The older I get, the more I like the whiskey’s temporal dimension – beyond the core ingredients of barley, teast, and water, or even transformative elements like copper and wood, it is time that ultimately defines whiskey. Ingredients and vessels give it nature, but is time that nurtures it. It rolls of the stills as new make spirit, with a unique personality of its own, but it is nothing until you add three years in a cask. Add more years and its value increases. Time stops when you rip it from the cask and put it in a bottle, placed into cryosleep, only to finally fulfil its destiny once you pour it into a glass and consume it. I am at the upper limit for aged whiskey – 43 – I am finally starting to understand just how finite my time is. The end of the Cromarty fisherfolk dialect is a reminder that time devours everything, no matter how we fight it.  

Cadenhead are the oldest independent bottler in Scotland. They have a lovely website where you can read their storied history, find out what they do, and ultimately not purchase anything, as they don’t do online shopping. Even when you go into their Edinburgh store, your purchases are worked out with a pen, paper and a calculator. If they could fit an abacus on the desk, they probably would. For a store that deals in capsules filled with time, they are adamant that they won’t march to its merciless beat.

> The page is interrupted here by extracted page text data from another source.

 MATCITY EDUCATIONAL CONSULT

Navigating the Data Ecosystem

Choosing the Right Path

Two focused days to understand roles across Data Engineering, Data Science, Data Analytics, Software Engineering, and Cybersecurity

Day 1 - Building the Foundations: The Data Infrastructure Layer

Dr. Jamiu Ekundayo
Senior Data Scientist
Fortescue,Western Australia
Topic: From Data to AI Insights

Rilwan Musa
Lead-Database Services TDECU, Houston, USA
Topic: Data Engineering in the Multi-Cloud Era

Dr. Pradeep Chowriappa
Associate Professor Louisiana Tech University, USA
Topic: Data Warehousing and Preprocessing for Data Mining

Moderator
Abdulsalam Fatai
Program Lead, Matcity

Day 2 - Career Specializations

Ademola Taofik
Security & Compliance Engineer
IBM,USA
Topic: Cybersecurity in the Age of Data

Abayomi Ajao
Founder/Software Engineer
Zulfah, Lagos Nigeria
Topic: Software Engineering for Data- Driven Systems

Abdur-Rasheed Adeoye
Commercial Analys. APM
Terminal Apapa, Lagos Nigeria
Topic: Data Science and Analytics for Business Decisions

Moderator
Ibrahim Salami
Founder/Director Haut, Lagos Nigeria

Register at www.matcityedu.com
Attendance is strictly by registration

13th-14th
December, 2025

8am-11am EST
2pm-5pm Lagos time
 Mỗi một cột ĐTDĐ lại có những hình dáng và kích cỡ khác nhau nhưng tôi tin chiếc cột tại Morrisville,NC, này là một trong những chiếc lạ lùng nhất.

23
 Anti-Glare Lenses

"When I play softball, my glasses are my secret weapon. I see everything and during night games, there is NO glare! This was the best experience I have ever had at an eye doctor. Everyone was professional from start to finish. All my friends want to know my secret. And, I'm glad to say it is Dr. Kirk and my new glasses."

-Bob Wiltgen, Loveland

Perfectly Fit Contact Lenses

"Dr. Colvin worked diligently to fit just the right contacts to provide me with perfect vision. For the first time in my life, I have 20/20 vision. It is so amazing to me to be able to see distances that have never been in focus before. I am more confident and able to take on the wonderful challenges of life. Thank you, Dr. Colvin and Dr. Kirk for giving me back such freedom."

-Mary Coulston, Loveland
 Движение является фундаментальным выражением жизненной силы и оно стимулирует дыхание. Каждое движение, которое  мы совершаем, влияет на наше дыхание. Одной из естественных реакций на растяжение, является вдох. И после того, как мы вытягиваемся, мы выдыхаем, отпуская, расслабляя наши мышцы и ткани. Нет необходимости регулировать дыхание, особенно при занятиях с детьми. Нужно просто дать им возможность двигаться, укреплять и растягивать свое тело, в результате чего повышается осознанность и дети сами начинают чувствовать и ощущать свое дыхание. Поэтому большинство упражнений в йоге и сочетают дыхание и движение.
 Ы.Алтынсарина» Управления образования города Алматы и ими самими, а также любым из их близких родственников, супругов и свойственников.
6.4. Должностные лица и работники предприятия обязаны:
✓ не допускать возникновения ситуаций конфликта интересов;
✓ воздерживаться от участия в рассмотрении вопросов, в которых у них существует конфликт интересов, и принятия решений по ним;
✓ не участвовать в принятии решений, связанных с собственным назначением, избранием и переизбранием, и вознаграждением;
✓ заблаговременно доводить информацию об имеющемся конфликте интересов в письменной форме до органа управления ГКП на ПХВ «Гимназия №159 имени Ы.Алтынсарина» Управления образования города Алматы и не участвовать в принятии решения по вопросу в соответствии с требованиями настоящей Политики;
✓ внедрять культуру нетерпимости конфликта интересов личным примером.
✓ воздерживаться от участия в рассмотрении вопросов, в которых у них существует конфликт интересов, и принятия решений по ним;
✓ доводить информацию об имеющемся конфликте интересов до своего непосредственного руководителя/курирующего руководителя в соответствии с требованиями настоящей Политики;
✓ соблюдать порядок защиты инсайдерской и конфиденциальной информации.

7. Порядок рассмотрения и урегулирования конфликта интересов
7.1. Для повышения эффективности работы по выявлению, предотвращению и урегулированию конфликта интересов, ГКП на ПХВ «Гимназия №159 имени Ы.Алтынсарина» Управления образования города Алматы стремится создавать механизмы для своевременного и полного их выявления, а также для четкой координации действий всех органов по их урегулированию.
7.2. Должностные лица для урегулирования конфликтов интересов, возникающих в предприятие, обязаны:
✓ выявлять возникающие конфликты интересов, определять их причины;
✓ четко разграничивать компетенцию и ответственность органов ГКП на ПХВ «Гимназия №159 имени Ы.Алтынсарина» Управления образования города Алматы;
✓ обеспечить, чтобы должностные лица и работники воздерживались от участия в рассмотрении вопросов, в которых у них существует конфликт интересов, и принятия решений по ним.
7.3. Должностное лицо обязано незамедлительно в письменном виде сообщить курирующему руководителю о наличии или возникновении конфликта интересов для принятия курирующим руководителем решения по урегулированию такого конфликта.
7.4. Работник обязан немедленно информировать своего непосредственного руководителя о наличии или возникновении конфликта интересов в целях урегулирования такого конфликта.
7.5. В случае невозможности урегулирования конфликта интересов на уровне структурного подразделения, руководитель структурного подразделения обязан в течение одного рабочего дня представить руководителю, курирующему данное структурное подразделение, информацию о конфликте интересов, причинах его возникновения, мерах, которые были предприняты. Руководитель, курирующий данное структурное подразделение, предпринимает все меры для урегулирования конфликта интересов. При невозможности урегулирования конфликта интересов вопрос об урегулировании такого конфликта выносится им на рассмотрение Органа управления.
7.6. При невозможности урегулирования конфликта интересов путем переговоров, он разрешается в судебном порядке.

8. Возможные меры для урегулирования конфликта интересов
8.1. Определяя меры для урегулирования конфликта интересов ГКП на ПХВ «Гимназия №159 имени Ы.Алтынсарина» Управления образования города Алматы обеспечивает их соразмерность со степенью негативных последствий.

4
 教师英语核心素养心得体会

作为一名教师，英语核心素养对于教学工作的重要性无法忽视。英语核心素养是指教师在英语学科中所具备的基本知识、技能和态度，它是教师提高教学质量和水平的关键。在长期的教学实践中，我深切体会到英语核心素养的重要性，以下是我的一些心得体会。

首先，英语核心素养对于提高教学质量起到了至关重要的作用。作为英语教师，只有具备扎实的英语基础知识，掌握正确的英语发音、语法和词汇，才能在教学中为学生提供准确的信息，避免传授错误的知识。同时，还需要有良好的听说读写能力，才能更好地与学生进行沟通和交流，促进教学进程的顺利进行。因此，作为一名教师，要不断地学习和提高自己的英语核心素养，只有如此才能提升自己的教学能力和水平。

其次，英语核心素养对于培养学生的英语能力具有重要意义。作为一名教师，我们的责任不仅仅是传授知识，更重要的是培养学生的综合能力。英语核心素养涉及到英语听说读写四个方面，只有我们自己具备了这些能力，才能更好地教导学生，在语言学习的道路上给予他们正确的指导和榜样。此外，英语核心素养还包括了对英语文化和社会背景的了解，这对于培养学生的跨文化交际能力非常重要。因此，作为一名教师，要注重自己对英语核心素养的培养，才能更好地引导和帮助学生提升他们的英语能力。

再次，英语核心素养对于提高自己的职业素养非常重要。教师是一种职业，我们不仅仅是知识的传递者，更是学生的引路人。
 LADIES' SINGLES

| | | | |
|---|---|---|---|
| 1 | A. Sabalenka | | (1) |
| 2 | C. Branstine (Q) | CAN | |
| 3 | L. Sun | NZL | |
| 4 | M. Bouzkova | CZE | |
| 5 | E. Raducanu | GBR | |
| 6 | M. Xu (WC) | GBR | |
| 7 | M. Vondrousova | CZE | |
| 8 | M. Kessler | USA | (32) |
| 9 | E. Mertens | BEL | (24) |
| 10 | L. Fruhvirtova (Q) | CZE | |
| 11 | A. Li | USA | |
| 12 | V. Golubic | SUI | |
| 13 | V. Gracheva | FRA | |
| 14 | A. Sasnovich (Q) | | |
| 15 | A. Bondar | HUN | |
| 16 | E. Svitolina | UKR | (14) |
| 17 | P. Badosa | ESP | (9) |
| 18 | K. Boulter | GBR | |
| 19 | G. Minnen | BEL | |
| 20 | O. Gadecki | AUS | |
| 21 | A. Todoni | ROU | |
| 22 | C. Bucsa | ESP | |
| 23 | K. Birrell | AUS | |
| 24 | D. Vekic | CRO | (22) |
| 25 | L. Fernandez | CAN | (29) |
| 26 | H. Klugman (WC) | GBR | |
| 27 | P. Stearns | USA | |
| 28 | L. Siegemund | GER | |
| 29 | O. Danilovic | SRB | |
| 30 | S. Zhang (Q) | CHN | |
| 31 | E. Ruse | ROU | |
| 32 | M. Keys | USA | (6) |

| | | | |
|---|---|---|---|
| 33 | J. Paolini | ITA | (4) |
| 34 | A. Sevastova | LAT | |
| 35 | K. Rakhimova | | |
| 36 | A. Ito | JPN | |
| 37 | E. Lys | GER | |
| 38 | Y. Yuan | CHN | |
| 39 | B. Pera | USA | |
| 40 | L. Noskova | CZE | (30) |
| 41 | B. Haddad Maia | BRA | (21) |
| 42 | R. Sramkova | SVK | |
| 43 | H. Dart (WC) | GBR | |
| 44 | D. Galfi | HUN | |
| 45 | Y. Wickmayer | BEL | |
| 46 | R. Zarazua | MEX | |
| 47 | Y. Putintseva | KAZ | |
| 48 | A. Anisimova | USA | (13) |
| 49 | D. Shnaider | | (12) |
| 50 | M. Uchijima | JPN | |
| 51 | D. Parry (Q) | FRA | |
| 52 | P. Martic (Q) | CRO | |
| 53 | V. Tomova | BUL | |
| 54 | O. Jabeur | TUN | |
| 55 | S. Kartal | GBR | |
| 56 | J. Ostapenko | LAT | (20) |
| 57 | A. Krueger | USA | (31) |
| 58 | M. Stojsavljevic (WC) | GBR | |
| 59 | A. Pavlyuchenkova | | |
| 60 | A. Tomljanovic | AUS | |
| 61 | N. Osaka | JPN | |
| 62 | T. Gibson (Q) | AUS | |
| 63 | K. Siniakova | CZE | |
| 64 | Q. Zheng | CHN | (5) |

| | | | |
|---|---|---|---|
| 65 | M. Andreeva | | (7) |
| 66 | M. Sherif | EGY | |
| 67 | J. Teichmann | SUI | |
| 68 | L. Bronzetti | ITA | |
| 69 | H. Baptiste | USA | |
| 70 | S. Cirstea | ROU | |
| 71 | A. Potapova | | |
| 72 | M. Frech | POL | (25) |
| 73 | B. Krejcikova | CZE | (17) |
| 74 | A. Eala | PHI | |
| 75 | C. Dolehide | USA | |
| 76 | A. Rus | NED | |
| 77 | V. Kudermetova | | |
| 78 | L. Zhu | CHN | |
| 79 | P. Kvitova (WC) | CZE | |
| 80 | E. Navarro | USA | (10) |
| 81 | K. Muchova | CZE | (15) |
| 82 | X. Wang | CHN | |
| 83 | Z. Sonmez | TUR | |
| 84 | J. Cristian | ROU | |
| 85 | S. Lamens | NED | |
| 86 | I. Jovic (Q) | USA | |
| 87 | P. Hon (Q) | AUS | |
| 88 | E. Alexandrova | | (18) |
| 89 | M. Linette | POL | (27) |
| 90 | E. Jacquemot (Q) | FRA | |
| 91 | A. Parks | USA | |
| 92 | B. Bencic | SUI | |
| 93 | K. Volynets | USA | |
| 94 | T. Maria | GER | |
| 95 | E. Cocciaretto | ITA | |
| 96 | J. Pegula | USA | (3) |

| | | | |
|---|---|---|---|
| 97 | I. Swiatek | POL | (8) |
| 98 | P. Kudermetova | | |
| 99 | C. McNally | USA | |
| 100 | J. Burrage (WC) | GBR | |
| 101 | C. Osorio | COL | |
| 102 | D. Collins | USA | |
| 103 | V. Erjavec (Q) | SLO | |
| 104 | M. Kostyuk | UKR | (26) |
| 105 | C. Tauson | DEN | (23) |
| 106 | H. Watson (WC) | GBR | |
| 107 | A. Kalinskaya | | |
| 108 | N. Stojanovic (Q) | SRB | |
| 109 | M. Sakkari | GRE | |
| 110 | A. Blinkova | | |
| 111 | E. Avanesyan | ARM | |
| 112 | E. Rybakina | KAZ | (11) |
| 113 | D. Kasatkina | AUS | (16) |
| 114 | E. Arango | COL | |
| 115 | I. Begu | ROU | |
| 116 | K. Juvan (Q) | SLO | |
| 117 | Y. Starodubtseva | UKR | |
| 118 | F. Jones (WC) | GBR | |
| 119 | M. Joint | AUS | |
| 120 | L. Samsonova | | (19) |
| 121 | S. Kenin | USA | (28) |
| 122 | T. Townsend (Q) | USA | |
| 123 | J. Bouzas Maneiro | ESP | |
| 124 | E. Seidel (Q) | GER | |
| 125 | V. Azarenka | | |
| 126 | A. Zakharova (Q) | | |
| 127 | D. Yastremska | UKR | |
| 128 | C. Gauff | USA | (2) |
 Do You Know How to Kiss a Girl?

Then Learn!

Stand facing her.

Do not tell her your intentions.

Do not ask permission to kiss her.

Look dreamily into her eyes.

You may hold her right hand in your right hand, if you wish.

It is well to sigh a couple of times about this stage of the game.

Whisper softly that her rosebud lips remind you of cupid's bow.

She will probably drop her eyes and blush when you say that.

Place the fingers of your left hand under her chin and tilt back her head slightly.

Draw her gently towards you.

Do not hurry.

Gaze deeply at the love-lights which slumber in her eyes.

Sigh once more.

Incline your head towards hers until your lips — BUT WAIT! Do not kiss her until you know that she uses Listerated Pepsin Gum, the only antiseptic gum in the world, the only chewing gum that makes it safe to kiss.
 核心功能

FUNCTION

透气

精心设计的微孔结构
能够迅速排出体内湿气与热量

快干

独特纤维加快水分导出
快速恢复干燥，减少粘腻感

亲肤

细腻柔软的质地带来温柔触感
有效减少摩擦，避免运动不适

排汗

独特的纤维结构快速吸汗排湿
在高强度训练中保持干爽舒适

I bought a ten-year-old Glen Ord, a Kilkerran 12, an unnamed Islay eight-year-old and a Teaninch. The Ord came on the recommendation of staff, who pushed it over another, older bottling from the same distillery. So what of this entry-level whiskey from the last distillery standing on the Black Isle: On the nose it is waxy, with green apple, a pleasing whiff of gasoline, pepper, but with sweetness, spun sugar, wine gums, brown sugar cubes. On the palate there is that waxy feel, with a little aniseed, and a fresh zesty element that sizzles on the tongue. It’s smooth, with the right depth for a whisky this age, but just lacks that little something odd that I was hoping for. The finish doesn’t overstay its welcome, and leaves traces of pear drops and marmalade. Overall a solid purchase, and a handy reminder that one day we will all be dead, but then I would say that as I am a whelp o’ darkness.